_Work to be completed_.
Copy out the records below, putting "turnout coat" in place of each occurrence of "firefighter jacket" and leaving all other text unchanged.

_Provided records_.
>>

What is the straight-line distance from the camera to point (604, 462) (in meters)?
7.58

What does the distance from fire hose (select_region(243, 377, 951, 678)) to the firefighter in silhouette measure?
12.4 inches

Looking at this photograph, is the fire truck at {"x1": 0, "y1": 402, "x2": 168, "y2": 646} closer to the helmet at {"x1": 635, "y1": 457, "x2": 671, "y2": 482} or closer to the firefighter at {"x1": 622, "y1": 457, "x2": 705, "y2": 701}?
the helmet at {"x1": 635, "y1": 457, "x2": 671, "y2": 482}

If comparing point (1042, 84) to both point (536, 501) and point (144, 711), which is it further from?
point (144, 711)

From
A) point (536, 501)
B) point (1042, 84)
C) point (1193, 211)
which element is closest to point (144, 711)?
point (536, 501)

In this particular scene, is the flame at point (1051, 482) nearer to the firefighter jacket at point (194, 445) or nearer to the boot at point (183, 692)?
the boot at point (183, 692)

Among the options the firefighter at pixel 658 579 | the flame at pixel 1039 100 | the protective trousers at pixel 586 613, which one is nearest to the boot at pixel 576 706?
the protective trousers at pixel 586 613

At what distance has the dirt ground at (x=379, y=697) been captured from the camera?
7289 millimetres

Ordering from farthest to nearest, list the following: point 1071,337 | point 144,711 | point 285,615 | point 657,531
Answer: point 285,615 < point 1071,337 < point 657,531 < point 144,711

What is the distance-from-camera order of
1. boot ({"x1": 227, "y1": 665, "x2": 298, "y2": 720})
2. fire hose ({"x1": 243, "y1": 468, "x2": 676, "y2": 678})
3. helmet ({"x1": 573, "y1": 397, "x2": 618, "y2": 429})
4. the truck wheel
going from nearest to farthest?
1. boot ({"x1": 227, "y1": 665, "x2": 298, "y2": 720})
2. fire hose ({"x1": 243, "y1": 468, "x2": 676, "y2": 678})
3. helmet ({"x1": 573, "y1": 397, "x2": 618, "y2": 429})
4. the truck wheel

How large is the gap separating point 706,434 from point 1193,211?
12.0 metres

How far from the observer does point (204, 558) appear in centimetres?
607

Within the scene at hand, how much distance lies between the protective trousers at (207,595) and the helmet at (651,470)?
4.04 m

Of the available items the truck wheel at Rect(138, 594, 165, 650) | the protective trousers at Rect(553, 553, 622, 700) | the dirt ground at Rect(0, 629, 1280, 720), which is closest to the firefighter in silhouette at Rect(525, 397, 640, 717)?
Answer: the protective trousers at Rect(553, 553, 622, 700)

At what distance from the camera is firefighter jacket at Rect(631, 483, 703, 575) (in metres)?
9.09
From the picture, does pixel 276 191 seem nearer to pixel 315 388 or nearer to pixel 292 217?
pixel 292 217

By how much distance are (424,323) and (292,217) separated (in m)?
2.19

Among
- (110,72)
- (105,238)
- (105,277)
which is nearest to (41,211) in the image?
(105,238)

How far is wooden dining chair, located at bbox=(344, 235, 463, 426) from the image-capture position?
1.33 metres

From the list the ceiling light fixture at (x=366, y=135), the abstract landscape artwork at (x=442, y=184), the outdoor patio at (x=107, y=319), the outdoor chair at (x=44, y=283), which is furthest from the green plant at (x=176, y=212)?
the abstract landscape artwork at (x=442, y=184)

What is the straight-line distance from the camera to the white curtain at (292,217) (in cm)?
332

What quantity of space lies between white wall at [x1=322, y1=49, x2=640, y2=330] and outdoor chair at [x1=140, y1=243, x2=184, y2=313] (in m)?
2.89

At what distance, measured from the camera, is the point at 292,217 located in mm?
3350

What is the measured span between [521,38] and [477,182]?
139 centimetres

<<

_Response below_.
What is the straight-line distance from the camera to point (604, 462) (in meters)?
7.58

What does the distance from fire hose (select_region(243, 377, 951, 678)) to the firefighter in silhouette measure?
12.4 inches

Looking at this photograph, is the fire truck at {"x1": 0, "y1": 402, "x2": 168, "y2": 646} closer to the helmet at {"x1": 635, "y1": 457, "x2": 671, "y2": 482} or closer to the firefighter at {"x1": 622, "y1": 457, "x2": 705, "y2": 701}?
the helmet at {"x1": 635, "y1": 457, "x2": 671, "y2": 482}

If comparing point (1042, 84) to both point (536, 501) and point (144, 711), which is it further from?
point (144, 711)

From
A) point (536, 501)
B) point (1042, 84)
C) point (1193, 211)
which element is closest to point (144, 711)?
point (536, 501)

In this particular scene, is the flame at point (1051, 482) nearer to the turnout coat at point (194, 445) or nearer to the boot at point (183, 692)?
the boot at point (183, 692)

Among the options the firefighter at pixel 658 579 | the flame at pixel 1039 100 | the protective trousers at pixel 586 613, which one is nearest to the boot at pixel 576 706?
the protective trousers at pixel 586 613

At what distance has the dirt ground at (x=379, y=697) been captured from the camera?
7289 millimetres

Ordering from farthest to nearest, list the following: point 1071,337 | point 144,711 | point 285,615 | point 657,531
Answer: point 285,615 < point 1071,337 < point 657,531 < point 144,711

What is the distance-from-camera order of
1. boot ({"x1": 227, "y1": 665, "x2": 298, "y2": 720})
2. fire hose ({"x1": 243, "y1": 468, "x2": 676, "y2": 678})
3. helmet ({"x1": 573, "y1": 397, "x2": 618, "y2": 429})
4. the truck wheel
going from nearest to farthest?
1. boot ({"x1": 227, "y1": 665, "x2": 298, "y2": 720})
2. fire hose ({"x1": 243, "y1": 468, "x2": 676, "y2": 678})
3. helmet ({"x1": 573, "y1": 397, "x2": 618, "y2": 429})
4. the truck wheel

How large is the gap separating point 706,434 from point 1193,211?
12.0 metres

How far from the observer does point (204, 558) appear in centimetres?
607

Within the scene at hand, how much distance lies between the protective trousers at (207,595) and the helmet at (651,470)?
4.04 m

Of the available items the truck wheel at Rect(138, 594, 165, 650) | the protective trousers at Rect(553, 553, 622, 700) | the dirt ground at Rect(0, 629, 1280, 720), which is closest to the firefighter in silhouette at Rect(525, 397, 640, 717)?
Answer: the protective trousers at Rect(553, 553, 622, 700)

At what distance from the camera is turnout coat at Rect(631, 483, 703, 575) (in metres)?
9.09
From the picture, does pixel 276 191 seem nearer to pixel 315 388 or nearer to pixel 292 217?
pixel 292 217

By how much distance are (424,323) and (292,217) separated (in m)?
2.19

Among
- (110,72)
- (105,238)
- (105,277)
which is nearest to (41,211) in the image?
(105,238)

How far is wooden dining chair, located at bbox=(344, 235, 463, 426) from the image-capture position?
1.33 metres

From the list the ceiling light fixture at (x=366, y=135), the abstract landscape artwork at (x=442, y=184), the outdoor patio at (x=107, y=319), the outdoor chair at (x=44, y=283), which is furthest from the green plant at (x=176, y=212)?
the abstract landscape artwork at (x=442, y=184)

What is the straight-line distance from the camera to the white curtain at (292,217) (in cm)?
332

What quantity of space lies between white wall at [x1=322, y1=49, x2=640, y2=330] and outdoor chair at [x1=140, y1=243, x2=184, y2=313] (in m)?
2.89

At what distance, measured from the camera, is the point at 292,217 located in mm?
3350

What is the measured span between [521,38] and [477,182]?
139 centimetres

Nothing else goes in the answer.